EuGH-Urteil zu Rückführungen Ausnahmen von Dublin-Regeln bei drohender Not möglich

Der Gerichtshof der Europäischen Union (EuGH) in Luxemburg.

(Foto: dpa)
  • Ein mangelndes Sozialsystem im betreffenden Mitgliedsland ist laut EuGH-Urteil kein Grund, die Dublin-Regeln zur Abschiebung von Asylbewerbern auszusetzen.
  • Doch Ausnahmen sind möglich, wenn der Betroffene "in eine Lage extremer materieller Not versetzt" würde.
  • Hintergrund für die Entscheidung waren deutsche Gerichte, die den EuGH in mehreren Fällen um die Auslegung der Asylregeln gebeten hatten.

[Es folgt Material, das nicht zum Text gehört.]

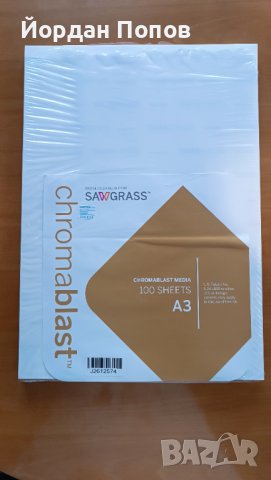 Трансферна хартия Sawgrass ChromaBlast Media, снимка 1 - Принтери, копири, скенери - 42308416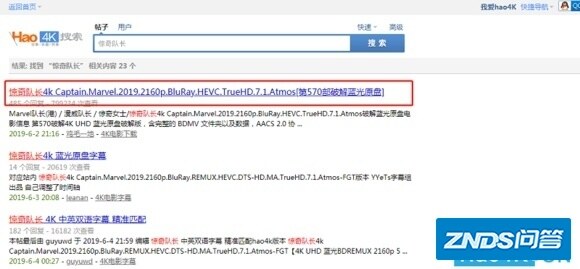 4k影片版本那么多该如何选？它们都有什么区别？4K影片 ...-2.jpg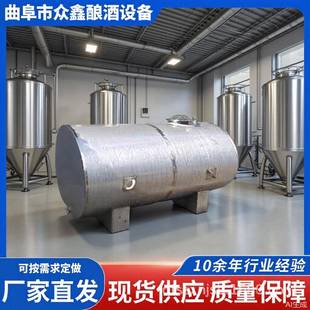 不锈钢运输罐储油罐卧式储酒罐纯水储罐车载卧式运输罐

Darf Deutschland Asylsuchende in ein anderes europäisches Land abschieben, obwohl das Sozialsystem dort erhebliche Mängel aufweist? Das ist die Frage, mit der sich der Europäische Gerichtshof in Luxemburg (EuGH) zu beschäftigen hatte.

Nun hat er seine Entscheidung verkündet: Demnach darf ein Asylsuchender in das EU-Land überstellt werden, der für die Bearbeitung seines Antrags zuständig ist oder ihm bereits subsidiären Schutz gewährt hat. Allerdings sind Ausnahmen möglich, wenn der Betroffene dort "in eine Lage extremer materieller Not versetzt" würde, die gegen das Verbot unmenschlicher oder erniedrigender Behandlung verstößt.

"Mängel im Sozialsystem des betreffenden Mitgliedstaats erlauben für sich allein genommen nicht den Schluss, dass das Risiko einer solchen Behandlung besteht", urteilte das Gericht. Es sei davon auszugehen, dass die von einem EU-Staat getroffene Entscheidung im Einklang unter anderem mit der EU-Grundrechte-Charta stehe. Wenn die Schwachstellen im Sozialsystem eines Landes jedoch erheblich seien, dann dürfe dorthin nicht abgeschoben werden. Dies sei der Fall, wenn der Betroffene dort den Bedürfnissen, sich zu ernähren, sich zu waschen und eine Unterkunft zu finden nicht nachkommen könne und die psychische oder physische Gesundheit beeinträchtigt wären.

Hintergrund für die Entscheidung waren mehrere Fälle, in denen deutsche Gerichte den EuGH um Auslegung der EU-Asylregeln gebeten hatten.

Ungarn im Fokus der Problematik

Nach Angaben des Bundesinnenministeriums schiebt Deutschland nach Ungarn, Griechenland und Bulgarien derzeit nur sehr begrenzt oder gar nicht ab. Es sei nicht sichergestellt, dass der Umgang mit den Migranten in diesen Ländern EU-Recht entspreche. So hatte die EU-Kommission Ungarn wegen Änderungen des Asylrechts im Sommer 2018 vor dem EuGH verklagt. Dabei geht es unter anderem darum, dass die ungarischen Asylverfahren derzeit nur in Transitzonen an den Außengrenzen des Landes abgewickelt werden. Dies verstößt nach Ansicht der EU-Kommission gegen EU-Recht. Das Verfahren läuft noch.

Nach den Dublin-Regeln ist normalerweise jenes Land für Schutzsuchende zuständig, in dem sie zuerst europäischen Boden betreten haben oder in dem sie zuerst registriert worden sind. Migranten, die unerlaubt weiterreisen, können in ihr Ankunftsland zurückgeschickt werden. In der Praxis gelingt es aber oft nicht, die Betroffenen innerhalb der vorgesehenen sechs Monate zurückzubringen.